[CHAPTER XXIII.]
VENTILATION BY THE INTRODUCTION OF WARMED AIR.
Ventilation by the Burning of Coal. In winter and at any time of the year when the out-door temperature is below 50° Fahr., the warming and ventilation of a room are necessarily combined. If air is admitted unwarmed it will produce draughts, unless directed upwards by Tobin’s tubes or otherwise. In dwelling-rooms such contrivances may suffice; but in any larger building, in order to ensure sufficient ventilation, it is necessary to warm the incoming air.
The Open Fire-place forms the most common means of ventilation by heat (see also page [159]). The ascent of warm air up the chimney, causes cold air to rush along the floor to the fire-place from all parts of the room, especially the door. Part of the air thus approaching the fire is carried up the chimney with the smoke, while the remainder, after having been warmed, flows upwards towards the ceiling near the chimney-breast. It passes along the ceiling, and cooling in its progress towards the opposite wall, descends, and is again drawn towards the fire-place. Thus there is a continuous circulation of the air in a room.
In the experiments of the Barrack Commissioners (1861), it was found that the amount of air passing up the chimney while a fire was lit, ranged from 5,300 to 16,000 cubic feet per hour, the mean of 25 experiments being 9,904 cubic feet. We may conclude, then, that with an ordinary grate, a chimney provides outlet for impure air sufficient for four or five persons. Its lack of economy as a heat-producer will be considered later. Its efficiency as a ventilator within the above limits is evident.
When a fire is burning in the grate, all other openings in the room, except openings into the chimney, serve as inlets. If the room is insufficiently supplied with openings, a double current may be established in the chimney, with the result that occasional down-puffs of smoke occur.
As a rule the chimney serves only as an outlet for impure air. It may by appropriate means be made to serve as an inlet for pure and warmed air, the heat which would otherwise escape up the chimney being utilised for this purpose. Galton’s stove is one of the best for this purpose. At the back of this stove is an air-chamber, communicating with the external air, and in which the fresh air is heated before it enters the room. On the back of the stove broad iron flanges are cast, in order to present as large a heating surface as possible. They project backwards into the air chamber; and their heating surface is aided by the iron smoke-flue, which passes through the air-chamber. The warmed fresh air enters the room by a louvred opening above the mantel-piece, or by an opening in each side of the chimney breast. By this stove one-third of the total heat of the fire is utilised, as against one-eighth in an ordinary fire-place.
Fig. 16.
Vertical Section through Two Rooms, showing—A. Currents of cold air with an ordinary fire; B. Direction of currents of warmed fresh air with a Galton’s Ventilating Stove.
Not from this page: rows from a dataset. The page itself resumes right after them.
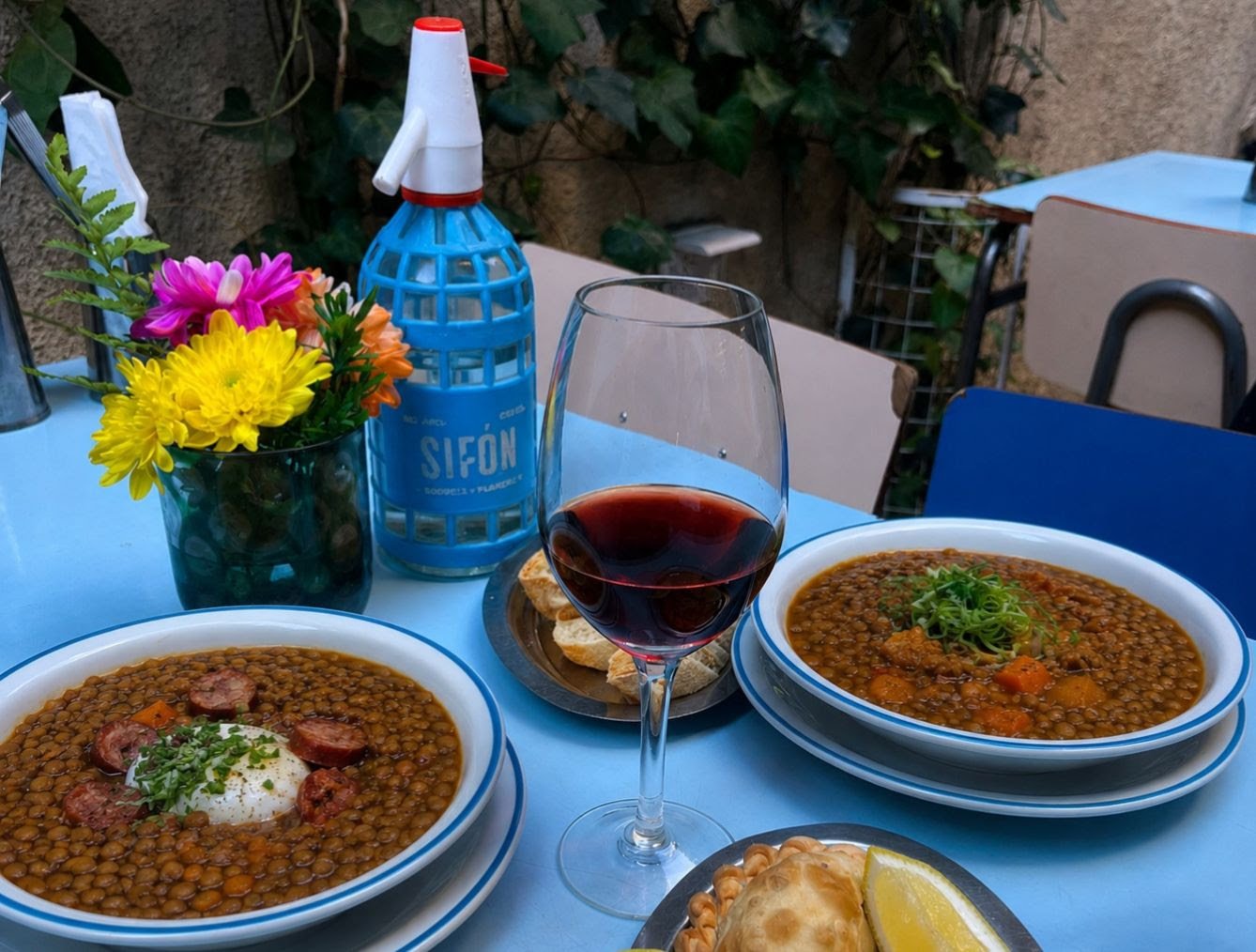 Guisos de lentejas servidos en platos junto a una botella de Sifón, pan y una copa de vino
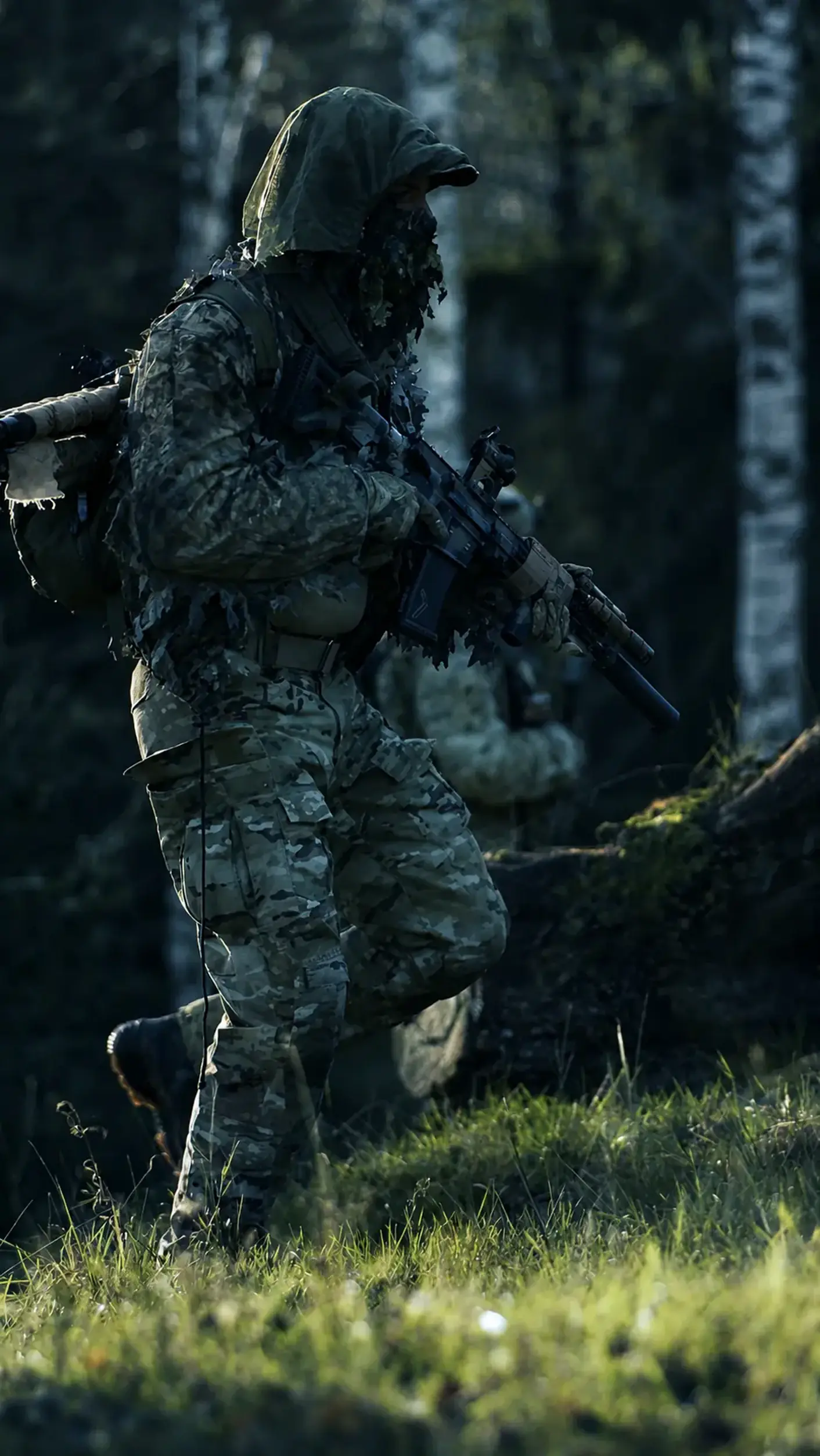 Tactical operator moving through woodland in a cinematic visual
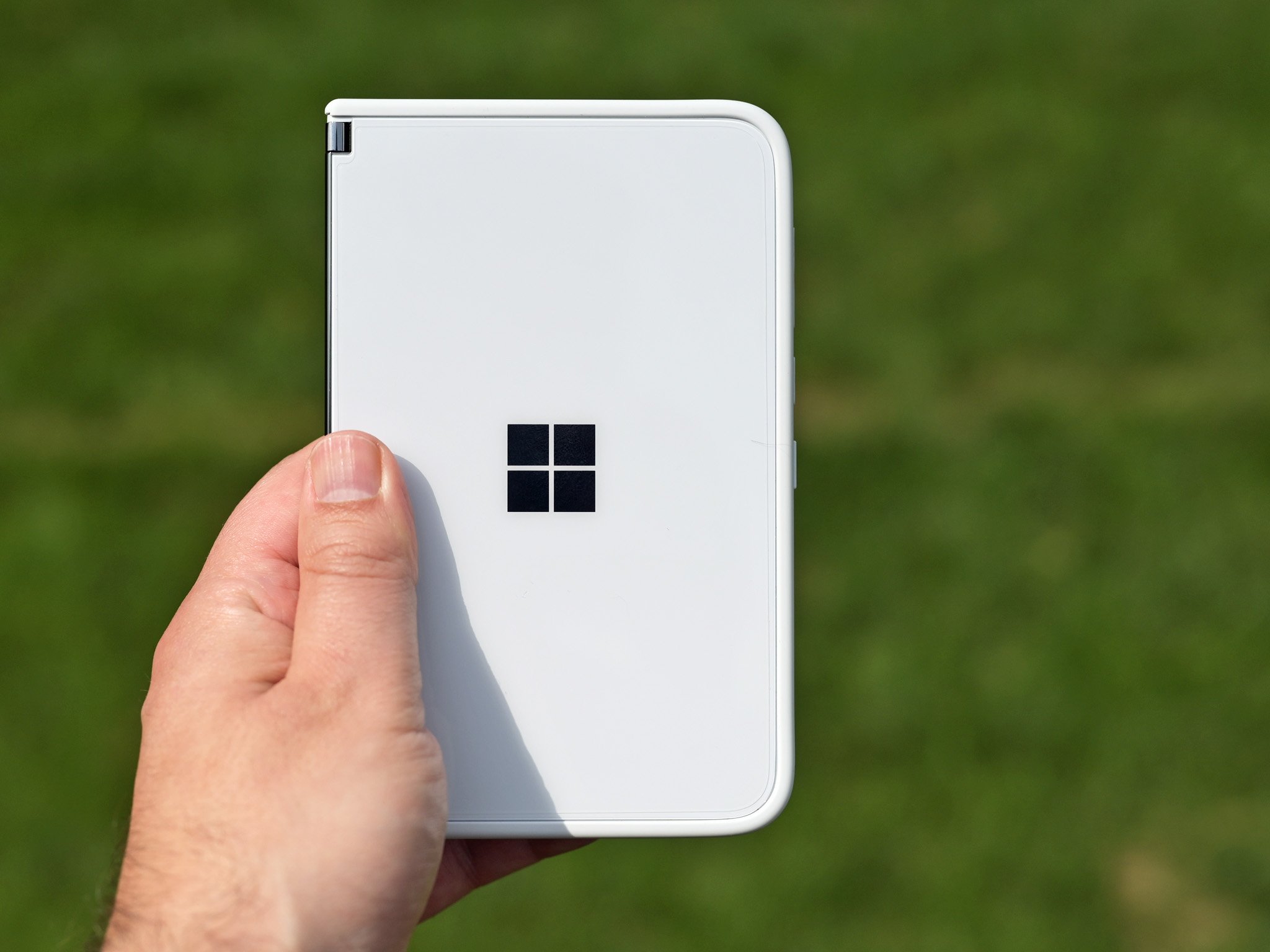 Surface Duo held up against a green, leafy backdrop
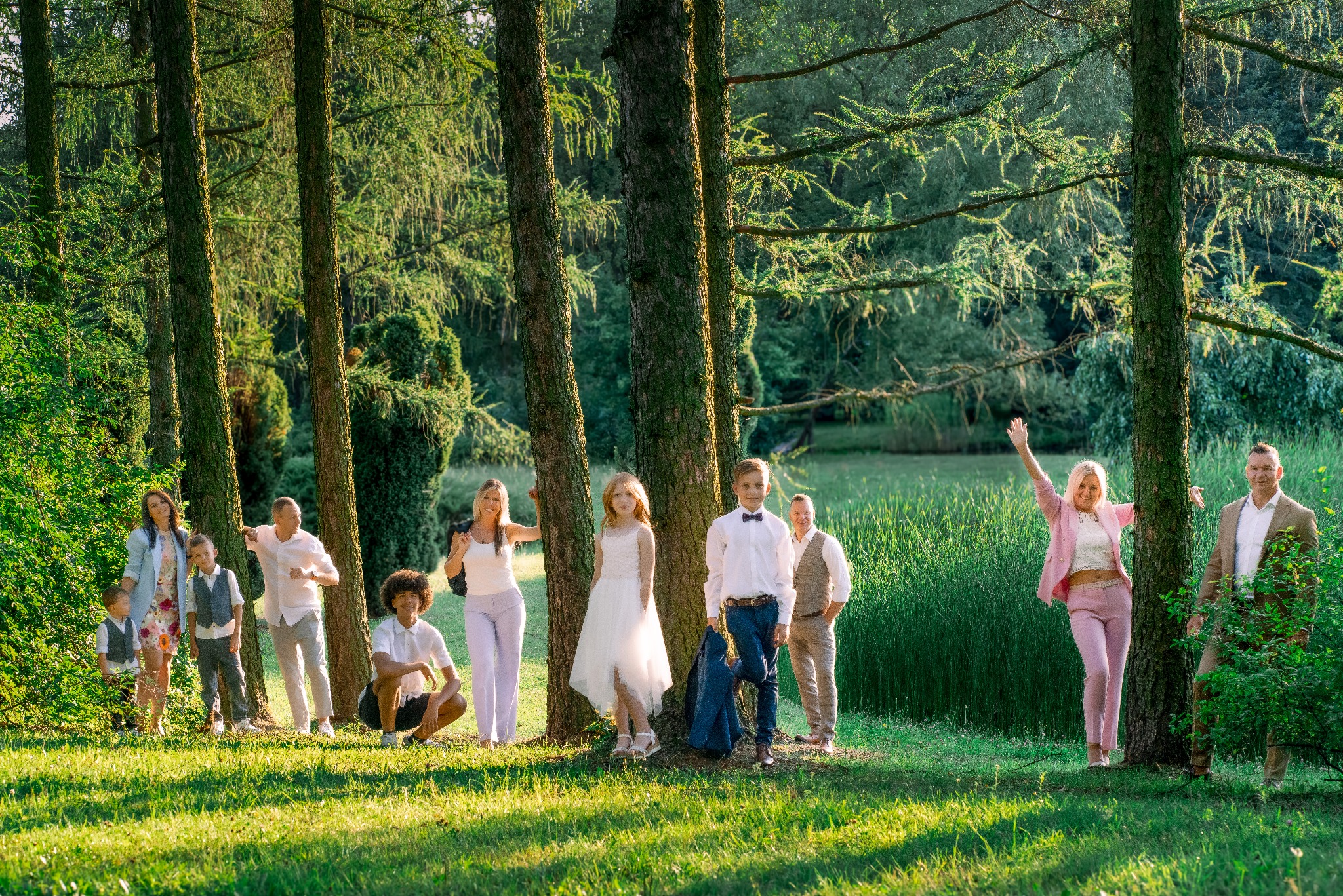 Duża, wielopokoleniowa rodzina pozuje w lesie, ubrana w eleganckie stroje na sesji zdjęciowej, z delikatnym światłem słonecznym przebijającym przez drzewa.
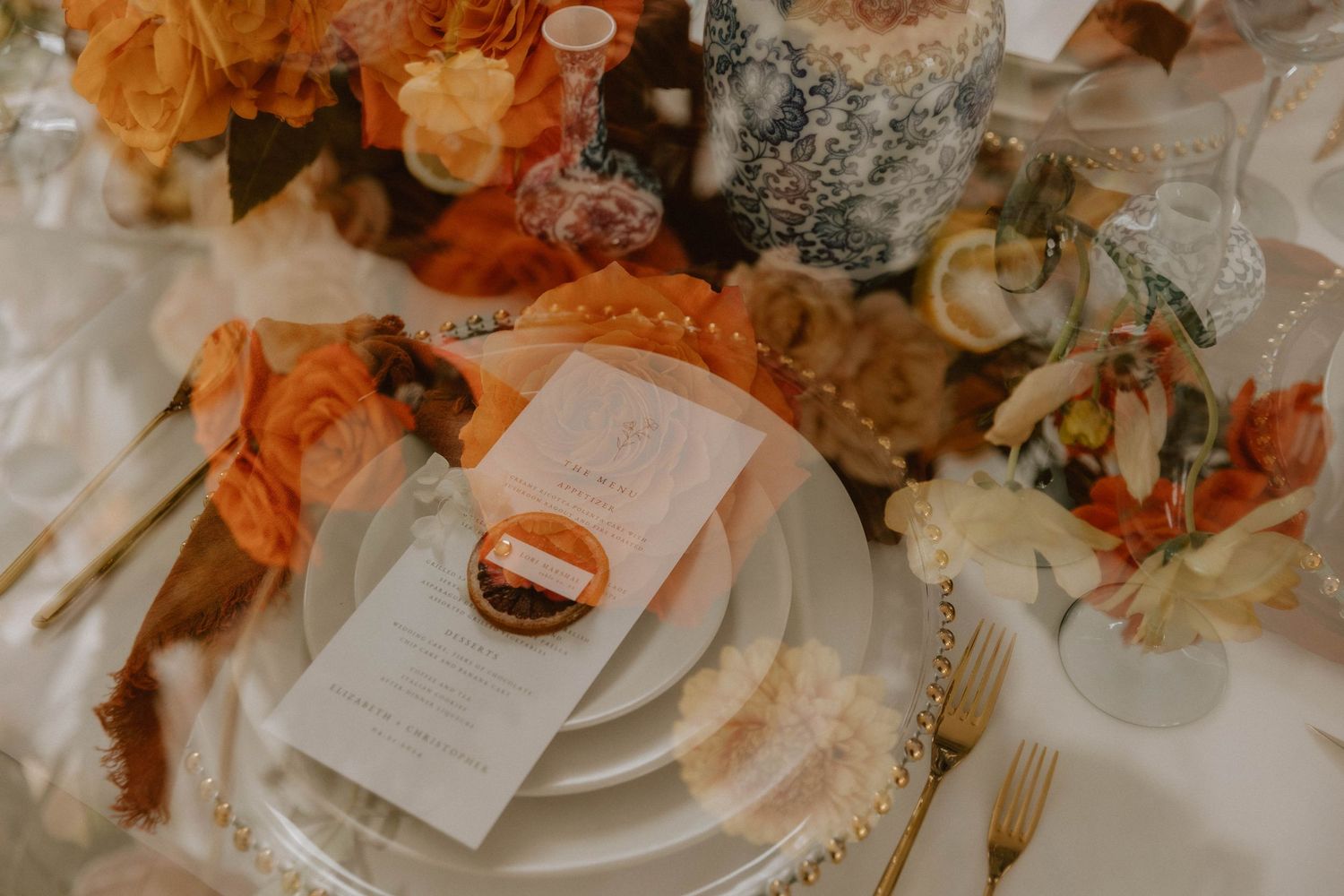Elegant wedding table setting with peach and cream florals, layered white plates, and gold utensils on a white tablecloth.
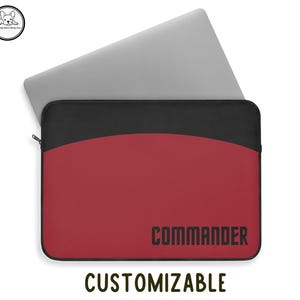 May include: Red laptop sleeve with black trim and the word "COMMANDER" in black lettering. The sleeve is customizable.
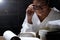 Girl in white shirt reading many textbooks on table with many hi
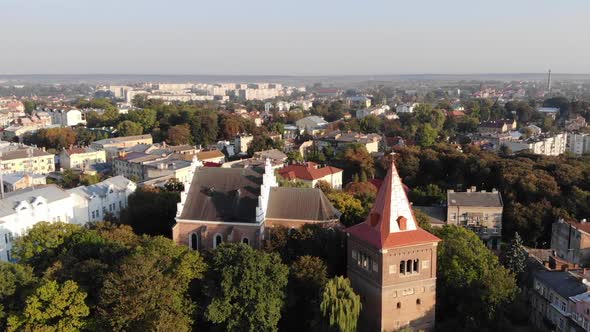 Aerial drone view of Drohobych town. Aerial flyover near ancient Сathedral and Bell Tower, zoom in alt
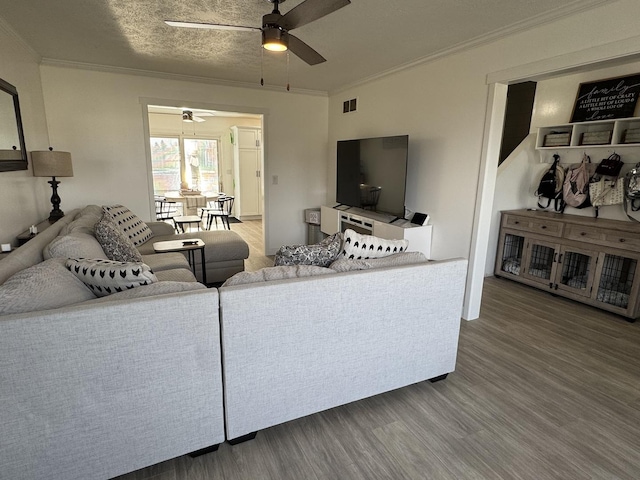 living room featuring hardwood / wood-style flooring, ceiling fan, and crown molding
Shorland’s Manchester and other stoves are constructed on the same principle as Galton’s.
The Ventilation of Mines is effected by lighting a fire at the bottom of a shaft. The air for the combustion comes down another shaft (the intake shaft), or down another half of the same shaft separated by a partition. The consequence is that constant up and down currents of air are produced. The air from the intake shaft is made to traverse the galleries of the mines, its course being directed by partitions, before it is allowed to reach the fire and s be carried up out of the mine.